Electron Microscopy Investigation of Particulate Matter from a Dual Fuel Engine

The particulate matter (PM) of a dual fuel engine was characterized in size, morphology and fractal geometry by using scanning electron microscopy (SEM) and transmission electron microscopy (TEM). Particulate samples were collected from the diluted exhaust of the engine operated on diesel fuel, natural gas (NG) and synthetic biogas. The engine operating condition was kept the same to compare the results between diesel and dual fuel PM. SEM images yielded agglomerate number, size distributions and a shape descriptor.

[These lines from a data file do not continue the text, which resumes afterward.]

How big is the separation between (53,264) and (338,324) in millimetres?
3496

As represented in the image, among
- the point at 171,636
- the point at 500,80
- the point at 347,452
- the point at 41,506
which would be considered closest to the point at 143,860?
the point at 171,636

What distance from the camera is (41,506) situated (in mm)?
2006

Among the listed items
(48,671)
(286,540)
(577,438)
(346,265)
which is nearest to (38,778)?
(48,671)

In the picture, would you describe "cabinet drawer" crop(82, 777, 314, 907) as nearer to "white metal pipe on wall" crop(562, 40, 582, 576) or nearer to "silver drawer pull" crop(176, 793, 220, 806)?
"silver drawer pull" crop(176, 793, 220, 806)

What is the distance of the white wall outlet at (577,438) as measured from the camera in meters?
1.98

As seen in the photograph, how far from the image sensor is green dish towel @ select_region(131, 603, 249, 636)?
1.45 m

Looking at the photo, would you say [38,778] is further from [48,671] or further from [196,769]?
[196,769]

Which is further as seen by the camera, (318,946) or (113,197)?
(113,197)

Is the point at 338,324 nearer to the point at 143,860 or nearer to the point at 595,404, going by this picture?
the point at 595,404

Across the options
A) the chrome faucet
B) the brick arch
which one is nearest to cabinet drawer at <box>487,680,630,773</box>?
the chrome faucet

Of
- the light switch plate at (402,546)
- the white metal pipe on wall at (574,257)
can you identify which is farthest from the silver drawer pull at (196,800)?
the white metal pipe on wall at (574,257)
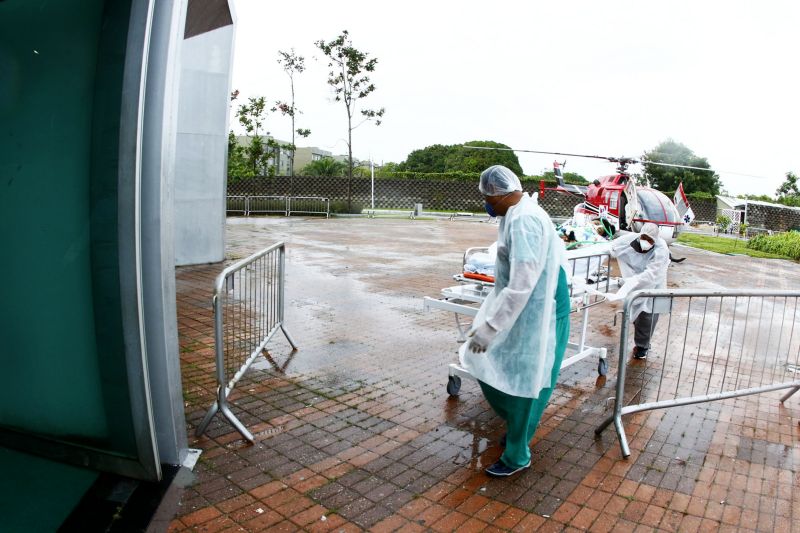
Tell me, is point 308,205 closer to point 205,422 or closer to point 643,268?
point 643,268

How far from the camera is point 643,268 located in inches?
245

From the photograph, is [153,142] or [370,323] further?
[370,323]

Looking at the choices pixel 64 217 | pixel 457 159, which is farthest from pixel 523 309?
pixel 457 159

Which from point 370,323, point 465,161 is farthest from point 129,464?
point 465,161

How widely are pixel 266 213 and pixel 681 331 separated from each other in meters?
21.7

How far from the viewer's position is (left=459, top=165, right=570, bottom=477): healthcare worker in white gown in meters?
3.25

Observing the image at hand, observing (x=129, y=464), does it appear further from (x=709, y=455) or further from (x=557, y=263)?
(x=709, y=455)

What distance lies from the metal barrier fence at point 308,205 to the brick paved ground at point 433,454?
20665 millimetres

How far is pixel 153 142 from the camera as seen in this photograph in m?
3.00

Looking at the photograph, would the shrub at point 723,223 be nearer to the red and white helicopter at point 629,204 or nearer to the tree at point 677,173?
the red and white helicopter at point 629,204

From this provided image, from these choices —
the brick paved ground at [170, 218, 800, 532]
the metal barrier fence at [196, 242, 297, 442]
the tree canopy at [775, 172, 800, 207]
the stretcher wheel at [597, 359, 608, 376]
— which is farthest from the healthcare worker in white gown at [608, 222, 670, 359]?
the tree canopy at [775, 172, 800, 207]

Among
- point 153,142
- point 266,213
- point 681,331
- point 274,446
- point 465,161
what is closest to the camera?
point 153,142

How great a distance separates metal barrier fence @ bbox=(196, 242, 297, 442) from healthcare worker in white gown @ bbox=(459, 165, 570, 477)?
1.66 m

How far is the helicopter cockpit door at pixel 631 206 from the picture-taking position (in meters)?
16.8
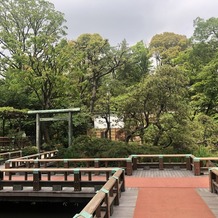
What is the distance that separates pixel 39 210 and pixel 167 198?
3842 millimetres

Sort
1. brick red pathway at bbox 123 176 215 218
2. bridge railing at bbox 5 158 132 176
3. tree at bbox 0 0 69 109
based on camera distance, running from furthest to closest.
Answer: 1. tree at bbox 0 0 69 109
2. bridge railing at bbox 5 158 132 176
3. brick red pathway at bbox 123 176 215 218

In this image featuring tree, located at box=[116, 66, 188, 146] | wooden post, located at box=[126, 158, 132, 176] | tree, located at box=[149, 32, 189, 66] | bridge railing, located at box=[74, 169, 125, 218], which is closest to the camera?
bridge railing, located at box=[74, 169, 125, 218]

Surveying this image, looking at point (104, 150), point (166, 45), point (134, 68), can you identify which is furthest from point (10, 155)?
point (166, 45)

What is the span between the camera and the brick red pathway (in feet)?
17.9

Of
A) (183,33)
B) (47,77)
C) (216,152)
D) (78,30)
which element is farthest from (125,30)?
(216,152)

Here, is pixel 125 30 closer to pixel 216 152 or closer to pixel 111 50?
pixel 111 50

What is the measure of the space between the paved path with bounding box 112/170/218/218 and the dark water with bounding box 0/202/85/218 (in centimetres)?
181

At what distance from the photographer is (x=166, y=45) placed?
103ft

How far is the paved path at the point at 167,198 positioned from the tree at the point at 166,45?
2120 centimetres

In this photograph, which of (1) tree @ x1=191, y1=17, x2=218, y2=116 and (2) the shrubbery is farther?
(1) tree @ x1=191, y1=17, x2=218, y2=116

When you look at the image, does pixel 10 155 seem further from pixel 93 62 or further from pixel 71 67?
pixel 93 62

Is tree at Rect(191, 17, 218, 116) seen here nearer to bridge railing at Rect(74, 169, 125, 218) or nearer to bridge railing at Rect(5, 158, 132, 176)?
bridge railing at Rect(5, 158, 132, 176)

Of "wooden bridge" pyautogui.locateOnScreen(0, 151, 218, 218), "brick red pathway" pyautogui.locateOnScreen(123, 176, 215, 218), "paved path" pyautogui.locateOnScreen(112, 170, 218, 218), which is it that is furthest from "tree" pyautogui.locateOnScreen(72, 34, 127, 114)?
"brick red pathway" pyautogui.locateOnScreen(123, 176, 215, 218)

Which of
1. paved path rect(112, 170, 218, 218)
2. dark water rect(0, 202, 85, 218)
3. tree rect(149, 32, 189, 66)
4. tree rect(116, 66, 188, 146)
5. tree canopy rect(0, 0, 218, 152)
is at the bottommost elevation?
dark water rect(0, 202, 85, 218)
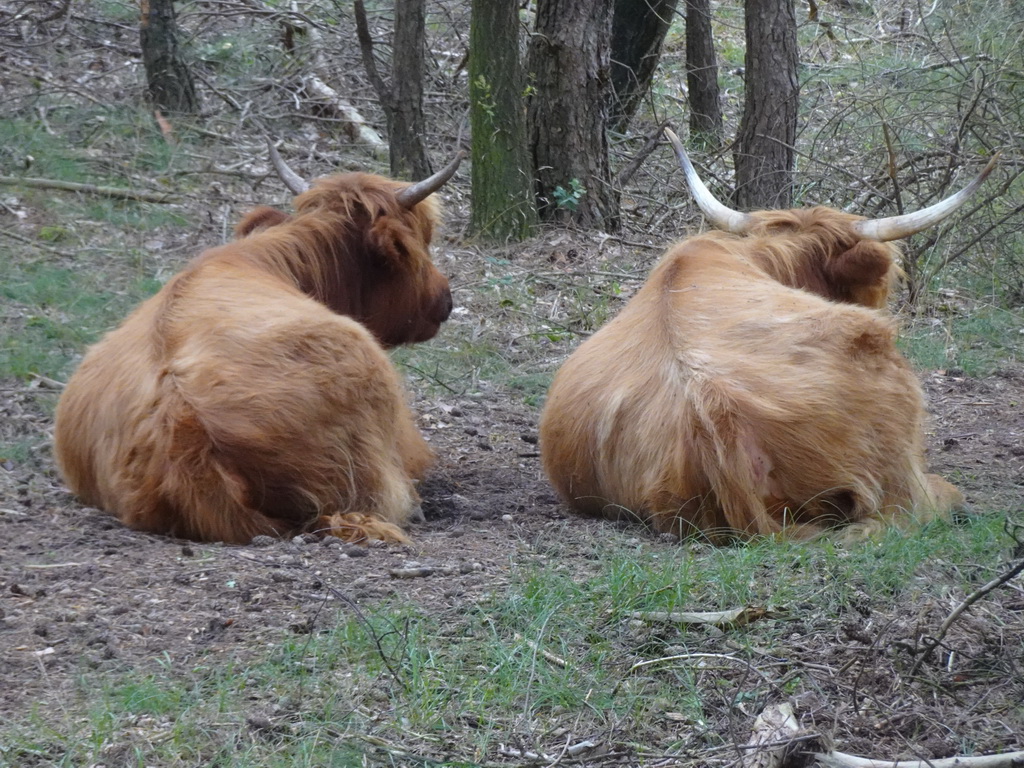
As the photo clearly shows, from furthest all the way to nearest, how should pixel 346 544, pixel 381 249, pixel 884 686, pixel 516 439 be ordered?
pixel 516 439 < pixel 381 249 < pixel 346 544 < pixel 884 686

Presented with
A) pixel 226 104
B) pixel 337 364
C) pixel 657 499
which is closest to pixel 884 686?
pixel 657 499

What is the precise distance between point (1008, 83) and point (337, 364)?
6.57 meters

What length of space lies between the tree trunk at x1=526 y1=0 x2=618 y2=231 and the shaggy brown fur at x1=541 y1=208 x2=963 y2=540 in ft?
16.2

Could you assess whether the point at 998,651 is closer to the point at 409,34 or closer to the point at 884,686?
the point at 884,686

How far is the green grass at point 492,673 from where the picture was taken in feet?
9.80

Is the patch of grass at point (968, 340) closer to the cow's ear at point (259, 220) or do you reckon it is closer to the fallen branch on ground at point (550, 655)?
the cow's ear at point (259, 220)

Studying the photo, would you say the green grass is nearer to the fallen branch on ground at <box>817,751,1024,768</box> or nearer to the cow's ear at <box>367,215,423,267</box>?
the fallen branch on ground at <box>817,751,1024,768</box>

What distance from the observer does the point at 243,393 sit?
4664mm

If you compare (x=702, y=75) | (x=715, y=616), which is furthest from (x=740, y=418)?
(x=702, y=75)

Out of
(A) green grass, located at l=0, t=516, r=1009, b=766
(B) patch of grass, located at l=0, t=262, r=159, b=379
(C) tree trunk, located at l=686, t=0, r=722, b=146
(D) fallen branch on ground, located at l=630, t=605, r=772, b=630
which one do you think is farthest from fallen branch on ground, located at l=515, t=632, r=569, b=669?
(C) tree trunk, located at l=686, t=0, r=722, b=146

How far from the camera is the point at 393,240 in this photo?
6.27 metres

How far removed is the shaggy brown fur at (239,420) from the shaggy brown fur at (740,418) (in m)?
0.92

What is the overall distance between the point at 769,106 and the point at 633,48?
344cm

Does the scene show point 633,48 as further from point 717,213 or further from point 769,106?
point 717,213
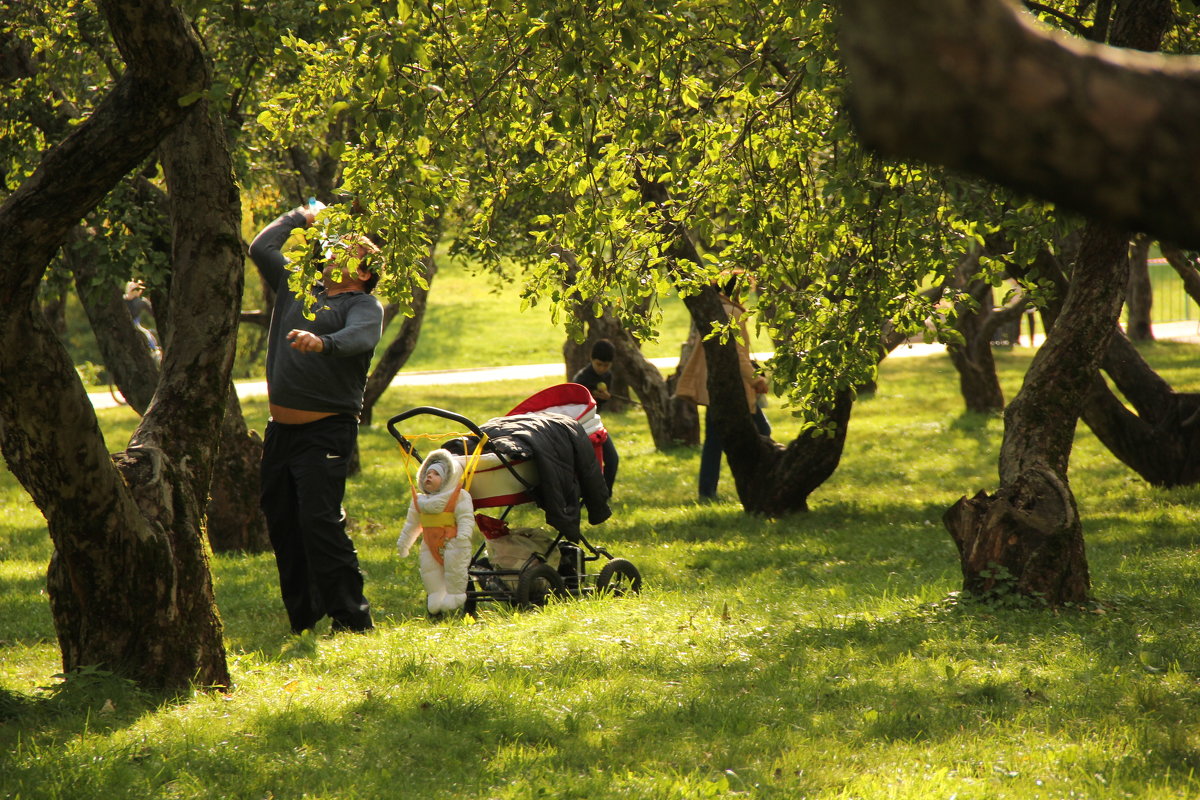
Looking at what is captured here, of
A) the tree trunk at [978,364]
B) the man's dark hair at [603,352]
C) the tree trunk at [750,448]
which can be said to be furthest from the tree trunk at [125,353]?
the tree trunk at [978,364]

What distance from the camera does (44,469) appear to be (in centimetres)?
473

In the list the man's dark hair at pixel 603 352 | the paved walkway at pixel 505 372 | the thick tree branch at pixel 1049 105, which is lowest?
the paved walkway at pixel 505 372

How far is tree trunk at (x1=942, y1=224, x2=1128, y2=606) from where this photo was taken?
6.73m

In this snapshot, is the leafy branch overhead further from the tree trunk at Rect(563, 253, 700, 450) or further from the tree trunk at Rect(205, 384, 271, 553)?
the tree trunk at Rect(563, 253, 700, 450)

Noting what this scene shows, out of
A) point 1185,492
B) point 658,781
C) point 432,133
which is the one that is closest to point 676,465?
point 1185,492

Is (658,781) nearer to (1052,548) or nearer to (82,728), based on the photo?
(82,728)

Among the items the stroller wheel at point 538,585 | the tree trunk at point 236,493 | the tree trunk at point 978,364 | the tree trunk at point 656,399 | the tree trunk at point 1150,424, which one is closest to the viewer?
the stroller wheel at point 538,585

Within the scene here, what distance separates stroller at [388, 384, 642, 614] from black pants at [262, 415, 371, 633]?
467 millimetres

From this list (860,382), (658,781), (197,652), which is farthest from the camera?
(860,382)

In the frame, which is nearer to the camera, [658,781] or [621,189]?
[658,781]

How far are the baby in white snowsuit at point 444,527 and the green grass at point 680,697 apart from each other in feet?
0.72

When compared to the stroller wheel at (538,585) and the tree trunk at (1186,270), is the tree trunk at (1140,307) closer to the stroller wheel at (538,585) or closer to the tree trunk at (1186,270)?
the tree trunk at (1186,270)

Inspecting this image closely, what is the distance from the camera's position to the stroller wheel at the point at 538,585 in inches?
290

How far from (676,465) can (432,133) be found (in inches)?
377
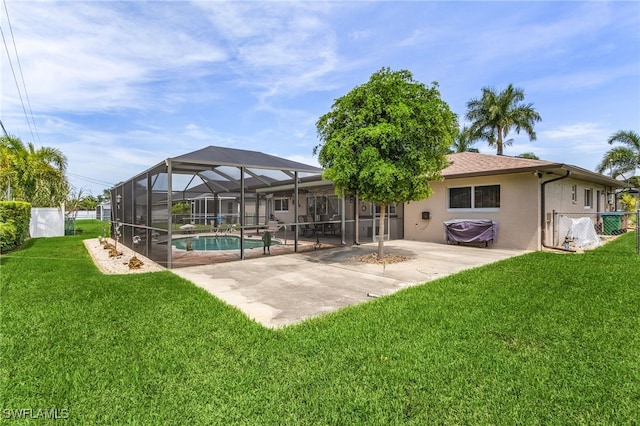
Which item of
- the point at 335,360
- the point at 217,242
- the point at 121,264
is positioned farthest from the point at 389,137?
the point at 217,242

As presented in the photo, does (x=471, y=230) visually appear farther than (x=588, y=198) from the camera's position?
No

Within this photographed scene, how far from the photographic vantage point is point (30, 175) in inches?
602

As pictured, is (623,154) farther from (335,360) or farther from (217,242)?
(335,360)

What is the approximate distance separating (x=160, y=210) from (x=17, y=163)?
39.0ft

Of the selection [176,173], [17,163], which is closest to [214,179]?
[176,173]

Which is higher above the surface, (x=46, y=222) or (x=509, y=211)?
(x=509, y=211)

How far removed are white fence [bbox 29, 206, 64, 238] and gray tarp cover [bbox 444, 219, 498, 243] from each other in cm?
1879

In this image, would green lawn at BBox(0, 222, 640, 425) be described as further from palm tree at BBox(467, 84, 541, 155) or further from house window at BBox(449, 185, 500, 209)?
palm tree at BBox(467, 84, 541, 155)

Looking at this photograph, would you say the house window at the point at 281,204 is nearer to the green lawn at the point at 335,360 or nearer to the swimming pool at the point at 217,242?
the swimming pool at the point at 217,242

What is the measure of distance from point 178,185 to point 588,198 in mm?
18008

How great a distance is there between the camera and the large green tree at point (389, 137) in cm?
759

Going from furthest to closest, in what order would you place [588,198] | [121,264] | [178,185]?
1. [588,198]
2. [178,185]
3. [121,264]

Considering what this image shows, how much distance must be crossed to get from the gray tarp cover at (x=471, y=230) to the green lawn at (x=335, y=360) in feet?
19.5

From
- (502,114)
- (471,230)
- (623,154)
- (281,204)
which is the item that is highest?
(502,114)
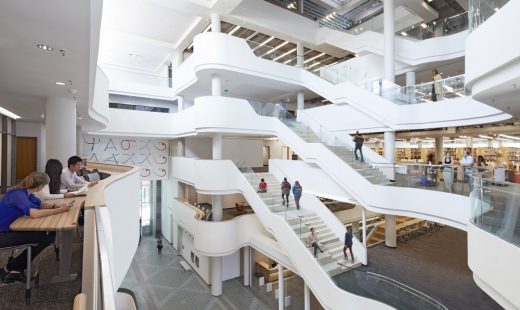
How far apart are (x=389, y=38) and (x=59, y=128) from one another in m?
12.5

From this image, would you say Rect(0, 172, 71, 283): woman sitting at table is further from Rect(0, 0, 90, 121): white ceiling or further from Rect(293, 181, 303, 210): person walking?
Rect(293, 181, 303, 210): person walking

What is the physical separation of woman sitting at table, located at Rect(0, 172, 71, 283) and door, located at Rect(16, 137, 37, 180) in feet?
37.9

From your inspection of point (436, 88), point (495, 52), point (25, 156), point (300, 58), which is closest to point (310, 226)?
point (436, 88)

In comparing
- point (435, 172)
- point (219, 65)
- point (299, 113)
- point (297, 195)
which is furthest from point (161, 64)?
point (435, 172)

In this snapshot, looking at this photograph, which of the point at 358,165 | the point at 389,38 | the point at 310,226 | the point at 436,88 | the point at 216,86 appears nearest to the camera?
the point at 436,88

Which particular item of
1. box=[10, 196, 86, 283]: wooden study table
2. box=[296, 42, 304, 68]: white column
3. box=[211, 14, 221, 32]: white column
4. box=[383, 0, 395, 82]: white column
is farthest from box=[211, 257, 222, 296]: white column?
box=[383, 0, 395, 82]: white column

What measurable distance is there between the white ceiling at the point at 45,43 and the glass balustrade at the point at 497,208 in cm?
679

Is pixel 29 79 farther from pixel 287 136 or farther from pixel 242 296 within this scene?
pixel 242 296

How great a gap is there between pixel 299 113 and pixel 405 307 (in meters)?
10.4

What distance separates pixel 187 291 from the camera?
1159cm

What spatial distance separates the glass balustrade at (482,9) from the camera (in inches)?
183

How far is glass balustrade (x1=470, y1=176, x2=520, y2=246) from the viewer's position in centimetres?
441

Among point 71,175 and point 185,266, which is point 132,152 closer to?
point 185,266

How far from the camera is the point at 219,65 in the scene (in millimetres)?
11398
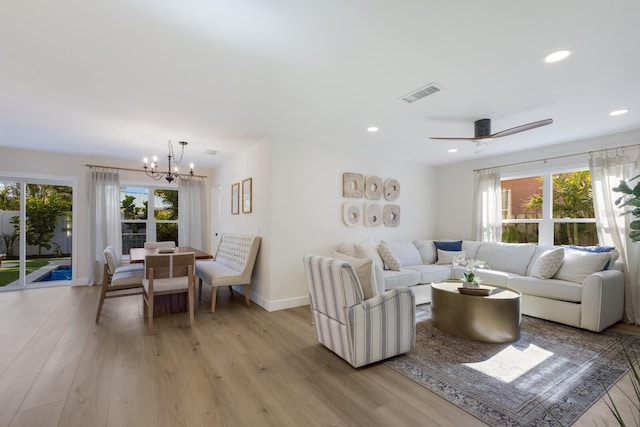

TEM was used to investigate the primary particle size distribution in agglomerates and the fractal dimensions of the sampled PM. Long chainlike PM agglomerates appeared for the diesel high load condition, whereas PM agglomerates for dual fueling were found to be smaller in size and with more spherical shapes. All of the measured PM appeared to have a bi-modal number size distribution irrespective of engine fueling condition. The average primary particle diameter increased for dual fuel PM (ranging from 26.9 to 29.5 nm) compared to diesel PM (26.4 nm). The average diameter tended to increase with the introduction of CO(2) in the gaseous fuel. PM fractal dimensions were in the range from 1.69 to 1.88 for different PM samples. Higher fractal dimensions (from 1.73 to 1.88) were obtained for dual fuel PM compared to diesel (high load) PM (1.69). This finding also implies that diesel PM are more chainlike and elongated compared to the PM measured for dual fueling conditions. The very different engine fueling conditions used here give valuable understanding of the formation processes of PM.